Obviously, the fact that improvement of neurological disturbances can take a long time [11, 25] and the neurological state at the time of discharge from acute care hospital mostly is not a final result, leads to the requirement of evaluation of neurological state after completed rehabilitation. For this purpose, the suggested suffix "r" appears to be useful for observation of neurological complications in the follow-up period and determination of the final outcome.
With a goal of success for the proposed classification, it is necessary to be approved by the scientific community.

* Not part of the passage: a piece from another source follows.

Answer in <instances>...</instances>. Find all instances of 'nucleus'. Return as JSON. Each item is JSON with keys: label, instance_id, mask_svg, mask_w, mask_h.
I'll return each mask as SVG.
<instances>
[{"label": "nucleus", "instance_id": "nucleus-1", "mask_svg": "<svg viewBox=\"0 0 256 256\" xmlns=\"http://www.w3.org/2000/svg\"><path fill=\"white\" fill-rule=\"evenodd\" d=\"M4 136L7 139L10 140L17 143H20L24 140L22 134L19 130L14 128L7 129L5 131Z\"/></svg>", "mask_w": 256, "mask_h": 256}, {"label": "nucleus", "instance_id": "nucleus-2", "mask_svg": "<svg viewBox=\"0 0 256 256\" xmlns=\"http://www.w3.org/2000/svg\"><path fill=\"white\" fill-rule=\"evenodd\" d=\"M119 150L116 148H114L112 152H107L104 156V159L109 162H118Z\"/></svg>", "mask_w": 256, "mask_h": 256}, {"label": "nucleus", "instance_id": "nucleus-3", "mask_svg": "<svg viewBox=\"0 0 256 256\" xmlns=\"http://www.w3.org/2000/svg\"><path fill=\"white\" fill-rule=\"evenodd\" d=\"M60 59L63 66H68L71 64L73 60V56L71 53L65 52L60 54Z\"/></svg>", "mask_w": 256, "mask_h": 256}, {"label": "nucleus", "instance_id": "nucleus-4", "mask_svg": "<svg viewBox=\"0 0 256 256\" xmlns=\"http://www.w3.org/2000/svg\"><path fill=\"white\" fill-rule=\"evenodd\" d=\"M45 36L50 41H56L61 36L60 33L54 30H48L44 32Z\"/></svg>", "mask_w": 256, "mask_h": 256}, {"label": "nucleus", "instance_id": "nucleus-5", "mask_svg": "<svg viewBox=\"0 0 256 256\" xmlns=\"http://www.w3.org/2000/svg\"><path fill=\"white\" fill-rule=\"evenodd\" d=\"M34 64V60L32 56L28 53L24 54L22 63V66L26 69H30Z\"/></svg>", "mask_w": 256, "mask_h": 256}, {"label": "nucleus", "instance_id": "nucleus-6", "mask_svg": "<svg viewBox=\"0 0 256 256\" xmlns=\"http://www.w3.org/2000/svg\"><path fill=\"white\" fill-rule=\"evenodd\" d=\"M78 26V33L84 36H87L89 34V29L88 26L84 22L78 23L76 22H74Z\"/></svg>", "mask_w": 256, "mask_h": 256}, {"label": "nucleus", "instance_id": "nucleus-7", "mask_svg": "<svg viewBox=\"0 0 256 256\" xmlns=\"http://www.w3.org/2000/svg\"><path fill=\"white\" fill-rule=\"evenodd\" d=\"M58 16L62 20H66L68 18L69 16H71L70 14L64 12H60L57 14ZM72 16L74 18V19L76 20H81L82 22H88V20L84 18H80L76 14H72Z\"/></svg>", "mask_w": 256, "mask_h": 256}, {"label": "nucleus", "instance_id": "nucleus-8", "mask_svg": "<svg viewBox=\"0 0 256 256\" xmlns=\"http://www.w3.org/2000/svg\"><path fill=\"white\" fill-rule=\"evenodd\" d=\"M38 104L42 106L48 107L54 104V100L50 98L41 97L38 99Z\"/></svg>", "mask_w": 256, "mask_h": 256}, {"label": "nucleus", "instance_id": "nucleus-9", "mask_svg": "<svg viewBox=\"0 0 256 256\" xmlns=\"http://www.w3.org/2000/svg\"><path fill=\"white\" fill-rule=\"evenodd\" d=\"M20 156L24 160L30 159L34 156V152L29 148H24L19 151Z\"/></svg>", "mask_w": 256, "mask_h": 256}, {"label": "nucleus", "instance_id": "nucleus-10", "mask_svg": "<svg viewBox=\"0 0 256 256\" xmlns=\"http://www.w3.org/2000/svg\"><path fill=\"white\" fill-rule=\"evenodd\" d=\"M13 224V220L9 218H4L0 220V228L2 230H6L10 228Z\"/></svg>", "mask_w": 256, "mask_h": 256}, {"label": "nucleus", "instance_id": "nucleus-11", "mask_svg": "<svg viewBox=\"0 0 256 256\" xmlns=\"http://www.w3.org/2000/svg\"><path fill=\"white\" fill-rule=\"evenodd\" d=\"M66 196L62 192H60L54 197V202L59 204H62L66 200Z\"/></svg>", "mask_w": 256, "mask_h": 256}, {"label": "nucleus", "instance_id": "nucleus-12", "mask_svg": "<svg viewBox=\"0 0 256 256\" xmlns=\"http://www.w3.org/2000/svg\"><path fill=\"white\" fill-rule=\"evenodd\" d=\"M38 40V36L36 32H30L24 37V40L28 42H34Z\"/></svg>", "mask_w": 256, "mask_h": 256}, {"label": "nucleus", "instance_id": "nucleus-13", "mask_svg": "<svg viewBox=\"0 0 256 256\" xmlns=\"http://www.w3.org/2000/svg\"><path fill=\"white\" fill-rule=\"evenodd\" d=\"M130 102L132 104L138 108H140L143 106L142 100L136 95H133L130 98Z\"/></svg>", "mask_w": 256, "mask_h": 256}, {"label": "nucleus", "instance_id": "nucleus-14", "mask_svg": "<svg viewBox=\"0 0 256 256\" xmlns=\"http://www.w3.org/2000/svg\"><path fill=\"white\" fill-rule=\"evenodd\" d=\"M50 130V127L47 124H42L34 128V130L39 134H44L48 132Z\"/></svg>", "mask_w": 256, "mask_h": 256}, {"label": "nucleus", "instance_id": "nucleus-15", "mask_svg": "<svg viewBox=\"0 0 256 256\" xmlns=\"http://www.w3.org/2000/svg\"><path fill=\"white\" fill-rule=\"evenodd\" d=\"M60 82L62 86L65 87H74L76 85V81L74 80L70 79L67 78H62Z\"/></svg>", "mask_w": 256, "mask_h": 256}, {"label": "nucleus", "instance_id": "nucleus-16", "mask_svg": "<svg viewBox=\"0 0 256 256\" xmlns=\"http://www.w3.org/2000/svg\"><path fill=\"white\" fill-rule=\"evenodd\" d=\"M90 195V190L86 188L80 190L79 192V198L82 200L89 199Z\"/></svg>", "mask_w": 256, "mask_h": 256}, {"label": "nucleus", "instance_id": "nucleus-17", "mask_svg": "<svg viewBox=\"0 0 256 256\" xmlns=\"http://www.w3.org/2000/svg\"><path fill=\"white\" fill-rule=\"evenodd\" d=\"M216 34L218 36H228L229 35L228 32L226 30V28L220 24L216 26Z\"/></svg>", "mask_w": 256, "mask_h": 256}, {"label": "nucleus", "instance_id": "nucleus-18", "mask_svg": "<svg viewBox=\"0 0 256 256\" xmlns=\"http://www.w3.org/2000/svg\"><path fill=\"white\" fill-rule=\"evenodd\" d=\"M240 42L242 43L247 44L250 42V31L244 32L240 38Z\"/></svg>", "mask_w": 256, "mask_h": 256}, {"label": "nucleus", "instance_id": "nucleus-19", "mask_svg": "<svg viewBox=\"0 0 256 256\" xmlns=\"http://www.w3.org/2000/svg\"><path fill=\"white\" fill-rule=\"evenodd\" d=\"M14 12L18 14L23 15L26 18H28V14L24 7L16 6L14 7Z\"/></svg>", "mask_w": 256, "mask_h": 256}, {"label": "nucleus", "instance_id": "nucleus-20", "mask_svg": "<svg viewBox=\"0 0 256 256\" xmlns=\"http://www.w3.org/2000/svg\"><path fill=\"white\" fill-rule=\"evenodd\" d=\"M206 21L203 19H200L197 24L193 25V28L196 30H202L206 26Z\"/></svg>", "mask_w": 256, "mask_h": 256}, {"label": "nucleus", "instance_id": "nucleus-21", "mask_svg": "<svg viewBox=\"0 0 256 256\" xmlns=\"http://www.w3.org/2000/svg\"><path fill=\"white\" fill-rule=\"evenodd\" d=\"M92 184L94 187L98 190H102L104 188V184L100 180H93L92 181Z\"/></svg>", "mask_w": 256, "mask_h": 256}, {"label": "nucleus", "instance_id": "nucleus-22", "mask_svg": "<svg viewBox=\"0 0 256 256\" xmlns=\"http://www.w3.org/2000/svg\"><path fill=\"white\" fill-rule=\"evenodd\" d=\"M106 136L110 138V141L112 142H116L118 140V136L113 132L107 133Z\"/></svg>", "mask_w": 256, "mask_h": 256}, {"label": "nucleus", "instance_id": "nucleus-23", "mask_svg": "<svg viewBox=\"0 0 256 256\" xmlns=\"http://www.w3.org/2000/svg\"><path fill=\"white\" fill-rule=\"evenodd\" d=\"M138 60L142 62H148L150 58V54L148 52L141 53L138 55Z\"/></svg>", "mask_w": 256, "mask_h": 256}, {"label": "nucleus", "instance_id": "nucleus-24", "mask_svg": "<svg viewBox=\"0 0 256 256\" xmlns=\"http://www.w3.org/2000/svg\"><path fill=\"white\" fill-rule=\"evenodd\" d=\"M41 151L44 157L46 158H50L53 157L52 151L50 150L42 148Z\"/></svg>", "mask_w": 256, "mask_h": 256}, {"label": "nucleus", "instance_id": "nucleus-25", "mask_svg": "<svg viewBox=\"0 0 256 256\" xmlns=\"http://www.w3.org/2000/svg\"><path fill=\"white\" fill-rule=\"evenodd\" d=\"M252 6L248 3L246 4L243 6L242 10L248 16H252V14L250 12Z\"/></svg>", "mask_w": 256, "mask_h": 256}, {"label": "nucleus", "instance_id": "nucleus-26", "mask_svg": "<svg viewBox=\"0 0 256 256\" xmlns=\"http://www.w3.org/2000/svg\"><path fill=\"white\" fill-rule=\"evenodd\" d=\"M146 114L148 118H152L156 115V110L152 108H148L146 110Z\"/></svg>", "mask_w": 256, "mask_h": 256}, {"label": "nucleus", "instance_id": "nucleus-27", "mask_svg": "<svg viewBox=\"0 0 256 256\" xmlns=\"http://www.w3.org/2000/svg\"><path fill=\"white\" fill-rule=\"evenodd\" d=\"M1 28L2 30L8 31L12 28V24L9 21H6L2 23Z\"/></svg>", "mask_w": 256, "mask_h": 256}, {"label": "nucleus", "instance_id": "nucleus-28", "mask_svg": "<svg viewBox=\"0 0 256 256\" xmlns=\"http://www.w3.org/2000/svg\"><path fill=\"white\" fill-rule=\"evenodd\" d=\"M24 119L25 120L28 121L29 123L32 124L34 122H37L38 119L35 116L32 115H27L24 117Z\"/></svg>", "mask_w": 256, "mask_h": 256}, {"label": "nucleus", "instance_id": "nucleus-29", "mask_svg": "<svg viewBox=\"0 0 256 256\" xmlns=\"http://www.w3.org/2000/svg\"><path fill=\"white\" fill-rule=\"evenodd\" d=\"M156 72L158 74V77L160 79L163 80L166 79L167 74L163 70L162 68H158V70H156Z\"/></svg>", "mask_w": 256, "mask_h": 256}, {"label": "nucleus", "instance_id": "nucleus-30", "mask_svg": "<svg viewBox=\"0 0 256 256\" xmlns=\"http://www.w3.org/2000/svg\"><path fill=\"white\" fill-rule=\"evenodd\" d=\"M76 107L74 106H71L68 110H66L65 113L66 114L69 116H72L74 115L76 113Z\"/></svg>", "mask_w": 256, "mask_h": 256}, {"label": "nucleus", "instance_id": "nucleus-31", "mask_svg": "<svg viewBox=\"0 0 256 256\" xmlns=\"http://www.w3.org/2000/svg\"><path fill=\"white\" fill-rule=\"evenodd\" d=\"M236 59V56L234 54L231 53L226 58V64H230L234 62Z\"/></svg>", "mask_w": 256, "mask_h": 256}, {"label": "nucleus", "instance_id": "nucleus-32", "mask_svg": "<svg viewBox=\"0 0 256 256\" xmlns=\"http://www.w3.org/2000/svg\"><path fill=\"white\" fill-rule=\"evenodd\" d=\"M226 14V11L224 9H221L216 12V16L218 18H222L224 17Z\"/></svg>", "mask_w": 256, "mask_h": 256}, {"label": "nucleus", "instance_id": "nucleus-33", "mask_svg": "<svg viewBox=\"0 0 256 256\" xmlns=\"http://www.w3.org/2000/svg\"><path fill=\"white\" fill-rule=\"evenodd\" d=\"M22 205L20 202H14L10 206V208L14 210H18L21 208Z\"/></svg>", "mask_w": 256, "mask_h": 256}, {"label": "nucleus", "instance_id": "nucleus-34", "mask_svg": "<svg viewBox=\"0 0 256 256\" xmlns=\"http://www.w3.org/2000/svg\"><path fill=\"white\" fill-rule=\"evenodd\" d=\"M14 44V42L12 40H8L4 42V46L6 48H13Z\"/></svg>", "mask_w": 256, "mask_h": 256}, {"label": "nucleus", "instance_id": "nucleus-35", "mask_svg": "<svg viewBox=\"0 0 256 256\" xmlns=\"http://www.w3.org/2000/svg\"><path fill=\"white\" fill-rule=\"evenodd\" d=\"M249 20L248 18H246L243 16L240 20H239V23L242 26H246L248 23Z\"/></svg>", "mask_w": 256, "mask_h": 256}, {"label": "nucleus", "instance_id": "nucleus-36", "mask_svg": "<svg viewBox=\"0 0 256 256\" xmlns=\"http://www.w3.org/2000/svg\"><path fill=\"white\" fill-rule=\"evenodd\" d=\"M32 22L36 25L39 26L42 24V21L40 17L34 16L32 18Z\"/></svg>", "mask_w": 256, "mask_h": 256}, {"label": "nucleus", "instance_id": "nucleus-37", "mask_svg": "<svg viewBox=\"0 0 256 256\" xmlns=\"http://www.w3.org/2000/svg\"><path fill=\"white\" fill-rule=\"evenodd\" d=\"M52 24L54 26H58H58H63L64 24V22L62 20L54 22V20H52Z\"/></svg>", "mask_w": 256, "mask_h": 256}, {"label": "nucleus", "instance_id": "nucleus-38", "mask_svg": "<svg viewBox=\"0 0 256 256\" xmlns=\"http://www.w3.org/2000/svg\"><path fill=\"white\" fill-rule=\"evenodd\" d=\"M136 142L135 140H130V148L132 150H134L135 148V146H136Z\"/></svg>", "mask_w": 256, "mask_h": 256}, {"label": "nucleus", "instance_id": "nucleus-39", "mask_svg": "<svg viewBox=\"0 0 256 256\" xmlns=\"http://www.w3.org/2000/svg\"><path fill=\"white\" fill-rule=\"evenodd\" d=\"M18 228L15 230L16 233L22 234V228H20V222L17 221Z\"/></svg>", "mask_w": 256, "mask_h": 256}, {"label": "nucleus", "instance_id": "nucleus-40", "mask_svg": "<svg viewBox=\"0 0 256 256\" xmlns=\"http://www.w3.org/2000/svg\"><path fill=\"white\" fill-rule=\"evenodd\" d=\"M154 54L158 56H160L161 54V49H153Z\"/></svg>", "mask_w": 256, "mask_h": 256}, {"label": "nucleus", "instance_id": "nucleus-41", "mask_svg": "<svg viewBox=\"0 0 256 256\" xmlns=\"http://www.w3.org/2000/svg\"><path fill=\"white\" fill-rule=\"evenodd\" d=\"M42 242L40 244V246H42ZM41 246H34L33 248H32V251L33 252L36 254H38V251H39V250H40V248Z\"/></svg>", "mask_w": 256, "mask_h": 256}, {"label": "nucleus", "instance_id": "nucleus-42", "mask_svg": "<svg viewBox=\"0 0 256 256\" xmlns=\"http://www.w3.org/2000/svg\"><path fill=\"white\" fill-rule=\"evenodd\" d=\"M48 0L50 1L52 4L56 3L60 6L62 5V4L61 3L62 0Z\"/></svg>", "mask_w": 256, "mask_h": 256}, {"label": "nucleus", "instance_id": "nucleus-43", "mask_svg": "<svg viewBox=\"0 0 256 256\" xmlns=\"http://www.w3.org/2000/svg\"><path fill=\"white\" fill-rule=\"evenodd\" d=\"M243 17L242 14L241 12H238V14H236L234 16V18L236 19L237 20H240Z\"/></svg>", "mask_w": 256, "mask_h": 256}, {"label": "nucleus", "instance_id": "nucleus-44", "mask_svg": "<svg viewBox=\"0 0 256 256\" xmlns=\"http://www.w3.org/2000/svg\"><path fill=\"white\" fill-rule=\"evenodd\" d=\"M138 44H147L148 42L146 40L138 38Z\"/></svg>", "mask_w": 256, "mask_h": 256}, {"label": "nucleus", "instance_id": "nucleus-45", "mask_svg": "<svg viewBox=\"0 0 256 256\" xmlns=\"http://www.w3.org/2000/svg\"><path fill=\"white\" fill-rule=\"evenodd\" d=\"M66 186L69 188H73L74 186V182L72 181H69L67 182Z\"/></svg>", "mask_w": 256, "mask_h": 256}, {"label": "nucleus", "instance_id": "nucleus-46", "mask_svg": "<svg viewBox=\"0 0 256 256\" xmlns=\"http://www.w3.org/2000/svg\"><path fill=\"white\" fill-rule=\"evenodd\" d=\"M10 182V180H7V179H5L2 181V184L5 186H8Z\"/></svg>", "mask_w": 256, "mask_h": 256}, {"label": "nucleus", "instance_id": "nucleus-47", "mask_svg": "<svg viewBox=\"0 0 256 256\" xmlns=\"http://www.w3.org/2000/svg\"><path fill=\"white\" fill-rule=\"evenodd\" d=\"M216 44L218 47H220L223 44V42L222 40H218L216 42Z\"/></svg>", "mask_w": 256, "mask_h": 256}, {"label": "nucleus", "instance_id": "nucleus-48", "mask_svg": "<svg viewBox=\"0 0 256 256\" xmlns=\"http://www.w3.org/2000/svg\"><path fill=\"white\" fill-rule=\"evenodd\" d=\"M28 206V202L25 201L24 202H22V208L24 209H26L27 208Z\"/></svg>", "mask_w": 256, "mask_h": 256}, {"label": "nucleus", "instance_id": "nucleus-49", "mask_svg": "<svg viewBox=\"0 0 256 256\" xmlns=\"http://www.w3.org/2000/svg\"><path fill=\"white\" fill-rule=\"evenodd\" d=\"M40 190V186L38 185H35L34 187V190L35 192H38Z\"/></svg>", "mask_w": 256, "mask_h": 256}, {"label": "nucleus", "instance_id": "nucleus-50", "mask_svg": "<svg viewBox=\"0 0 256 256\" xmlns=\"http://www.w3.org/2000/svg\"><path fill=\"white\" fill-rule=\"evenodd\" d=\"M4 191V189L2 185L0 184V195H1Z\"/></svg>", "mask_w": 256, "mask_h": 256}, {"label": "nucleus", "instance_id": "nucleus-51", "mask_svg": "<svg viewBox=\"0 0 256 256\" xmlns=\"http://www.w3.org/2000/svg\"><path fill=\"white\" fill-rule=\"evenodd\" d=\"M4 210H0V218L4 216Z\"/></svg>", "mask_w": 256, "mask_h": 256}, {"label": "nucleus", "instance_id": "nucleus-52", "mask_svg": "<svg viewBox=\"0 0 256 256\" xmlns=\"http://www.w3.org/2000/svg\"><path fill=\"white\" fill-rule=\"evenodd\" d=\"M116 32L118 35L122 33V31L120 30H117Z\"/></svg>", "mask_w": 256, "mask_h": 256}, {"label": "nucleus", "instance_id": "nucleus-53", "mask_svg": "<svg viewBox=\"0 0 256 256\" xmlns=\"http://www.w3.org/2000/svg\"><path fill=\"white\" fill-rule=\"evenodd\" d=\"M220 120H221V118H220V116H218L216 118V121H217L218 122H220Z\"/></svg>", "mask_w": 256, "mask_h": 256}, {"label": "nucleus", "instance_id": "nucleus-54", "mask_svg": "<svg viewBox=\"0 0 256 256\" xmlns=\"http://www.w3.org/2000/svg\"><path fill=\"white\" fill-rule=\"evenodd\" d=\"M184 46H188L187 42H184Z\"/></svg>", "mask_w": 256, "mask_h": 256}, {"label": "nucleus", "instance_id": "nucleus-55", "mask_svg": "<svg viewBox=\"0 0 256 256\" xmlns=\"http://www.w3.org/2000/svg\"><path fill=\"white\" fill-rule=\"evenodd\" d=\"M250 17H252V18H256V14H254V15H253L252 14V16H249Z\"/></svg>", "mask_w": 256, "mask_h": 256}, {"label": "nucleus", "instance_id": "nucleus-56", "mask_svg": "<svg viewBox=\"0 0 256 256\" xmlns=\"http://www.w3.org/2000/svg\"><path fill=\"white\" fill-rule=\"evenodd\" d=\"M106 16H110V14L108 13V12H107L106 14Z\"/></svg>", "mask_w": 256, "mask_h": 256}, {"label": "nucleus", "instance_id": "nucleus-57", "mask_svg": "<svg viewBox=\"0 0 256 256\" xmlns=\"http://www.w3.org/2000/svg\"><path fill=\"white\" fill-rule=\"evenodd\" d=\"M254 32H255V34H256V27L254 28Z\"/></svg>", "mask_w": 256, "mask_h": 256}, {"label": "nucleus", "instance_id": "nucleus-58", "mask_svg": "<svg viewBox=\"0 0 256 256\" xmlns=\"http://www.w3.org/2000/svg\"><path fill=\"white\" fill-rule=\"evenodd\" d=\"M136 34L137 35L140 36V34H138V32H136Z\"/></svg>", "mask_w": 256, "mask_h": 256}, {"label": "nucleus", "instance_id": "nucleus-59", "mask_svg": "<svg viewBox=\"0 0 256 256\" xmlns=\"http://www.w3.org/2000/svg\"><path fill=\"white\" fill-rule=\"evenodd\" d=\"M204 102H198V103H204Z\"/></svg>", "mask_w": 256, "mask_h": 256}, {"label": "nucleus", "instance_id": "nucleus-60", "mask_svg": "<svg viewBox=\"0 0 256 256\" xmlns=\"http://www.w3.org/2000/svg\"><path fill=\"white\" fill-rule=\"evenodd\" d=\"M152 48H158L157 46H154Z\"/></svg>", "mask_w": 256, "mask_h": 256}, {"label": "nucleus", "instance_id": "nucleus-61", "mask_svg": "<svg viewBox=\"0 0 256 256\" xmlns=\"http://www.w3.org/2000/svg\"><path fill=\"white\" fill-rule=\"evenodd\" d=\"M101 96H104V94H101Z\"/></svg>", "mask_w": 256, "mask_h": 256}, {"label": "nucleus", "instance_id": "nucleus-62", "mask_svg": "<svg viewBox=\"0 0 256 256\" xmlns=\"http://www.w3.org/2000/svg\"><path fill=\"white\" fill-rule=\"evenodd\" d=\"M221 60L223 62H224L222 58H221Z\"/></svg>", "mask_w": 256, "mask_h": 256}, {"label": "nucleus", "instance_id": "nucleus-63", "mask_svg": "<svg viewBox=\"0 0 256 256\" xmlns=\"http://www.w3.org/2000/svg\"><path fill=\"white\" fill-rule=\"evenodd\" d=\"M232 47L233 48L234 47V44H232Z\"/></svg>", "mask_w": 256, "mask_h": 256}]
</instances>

For this purpose should be undertaken further multicentral and preferable international studies.
We can recommend the CPNC as an easily applicable and comparable instrument in the quality management of every main and sub-specialties of neurosurgery. The broad implementation of this classification into neurosurgical literature may facilitate the evaluation and comparison of outcomes among different surgeons, centers, and therapies.
With a goal of success for the proposed classification, it is necessary to be approved by the scientific community. For this purpose should be undertaken further multicentral and preferable international studies.